WHY YOUR REASONS NOT TO ATTEND ARE B.S.:
- “ASA ISN’T MY KIND OF SOCIOLOGY.” You’d be surprised. Pretty much every faculty member in US sociology departments goes to ASA at least sometimes. Moreover, one of the most popular activities at ASA is to find kindred spirits and kvetch with them about the rest of ASA.
- IT’S EXPENSIVE AND TIME-CONSUMING. Uh… it’s in Philly this year. And our department provides some conference funding. Share a hotel room or an AirBnb. You can even make it a day trip from Baltimore and not stay overnight. You don’t have to attend every day of the conference.
- I’M SCARED TO PRESENT MY WORK. Again, the stakes are lower than you think. If you’re trembling with trepidation, remember that no one really cares what you have to say—unless you get placed on a rock-star panel, in which case you’ve hit the lottery, so be happy. Most importantly, it’s only by presenting that you’ll learn to present.
- “I’LL GO NEXT YEAR” / “I’LL GO WHEN I’M ON THE JOB MARKET.” See Reason to Attend #3(a) above.
- MY RESEARCH ISN’T READY YET. See Reasons to Attend #1 and #4 above.
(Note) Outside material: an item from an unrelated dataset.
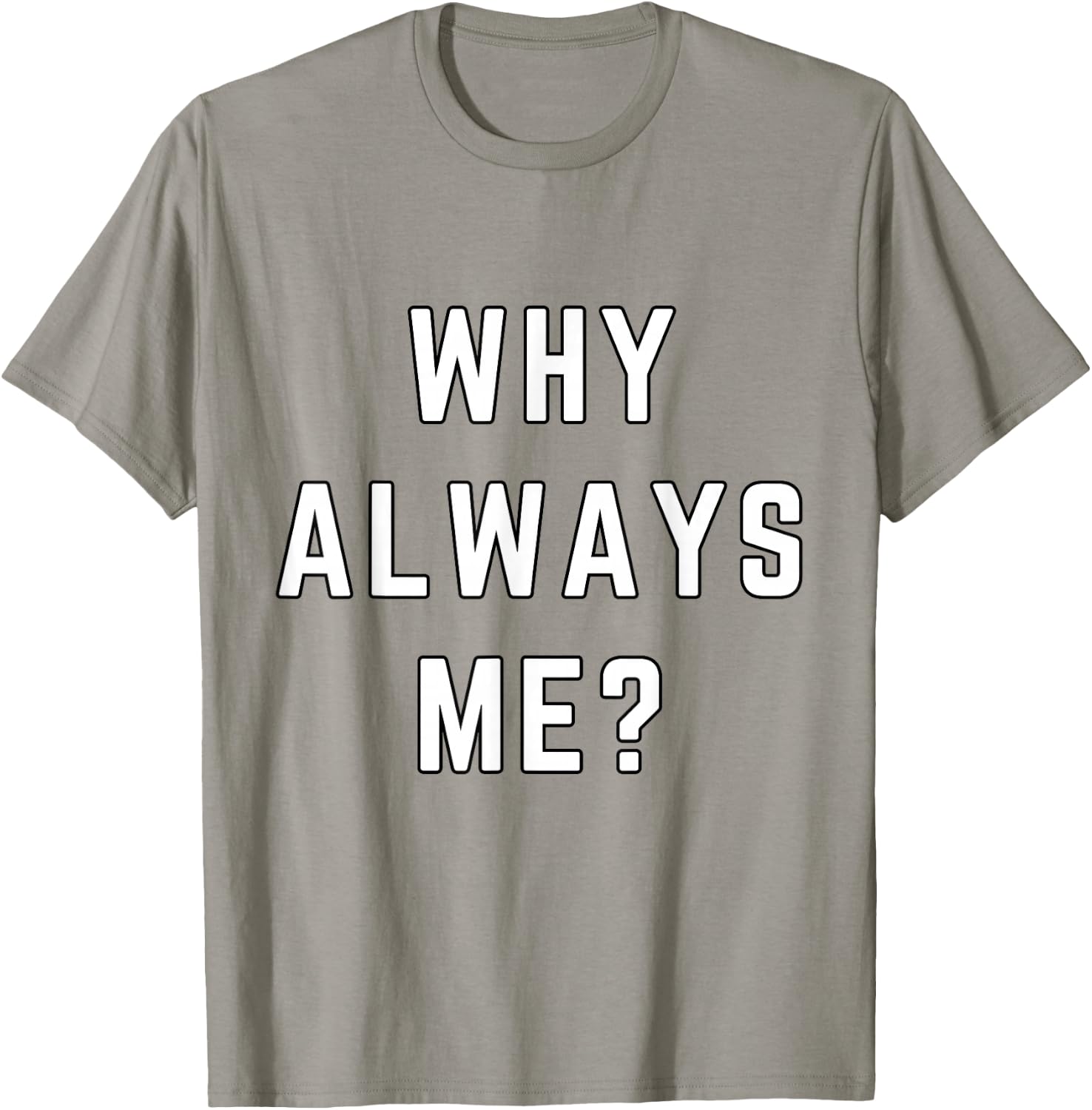 Why Always Me Funny Sarcastic Epic Football Celebration Joke T-Shirt - T-Shirt | Sand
- “I’D RATHER DRINK LIGHTER FLUID THAN ‘NETWORK.’” Yeah, I understand. This is what kept me away from ASA for too many years in grad school. But it’s only “networking” if you think of it as the shallow and instrumental task of unctuously making faux friends. The image of “networking” I had in my head as an early-stage grad student was of walking up to someone illustrious at a reception and giving a sales pitch for my own relevance on this planet, only to be elbowed aside by some eager beaver and forgotten. What, I wondered, was the point of debasing myself like that? But the truth of making connections at conferences is sitting down, often by appointment, to explore your genuine interest in the work of others, talk about your current projects, ruminate about future ones, and work through ideas together. Isn’t that’s the whole point of academia? You’re not in it for the money, after all. You’ll discover that most sociologists are generous, curious listeners and caring humans: more so, on average, than academics in nearly any other discipline I can think of.
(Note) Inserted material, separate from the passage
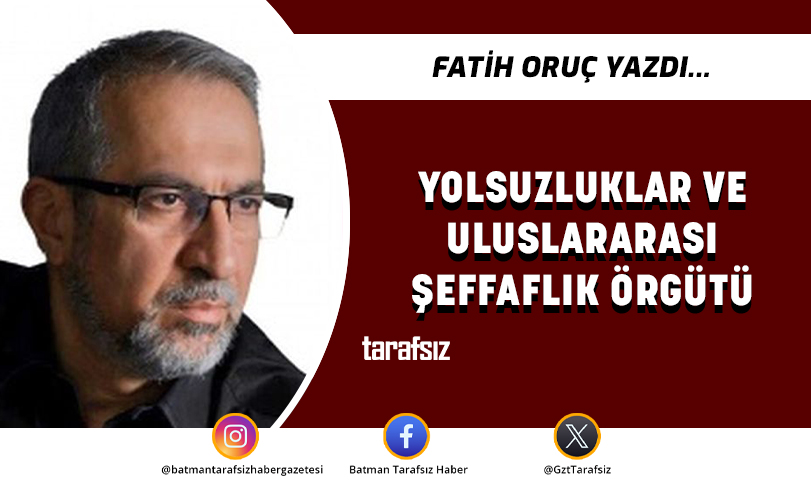 YOLSUZLUKLAR VE ULUSLARARASI ŞEFFAFLIK ÖRGÜTÜ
What I’d add about networks is that it is fine to network with other grad students. Five years from now, they will be your colleagues. It isn’t just about meeting the senior people. It is important that you are always an outsider the first time you approach any new group. The only way to become less of an outsider is to spend time with a group. I endorse going to section meetings as a really good way to meet people, although, again, it is ok to let it take time. I think the first year attending ASA is going to be alienating no matter what you do. Why not get that over with early?
However, I will say that I think there is an under estimation of the cost of attending a meeting. Maybe Philly is easy to get to from Maryland, but it isn’t a cheap trip from farther away. And some people are on really tight budgets.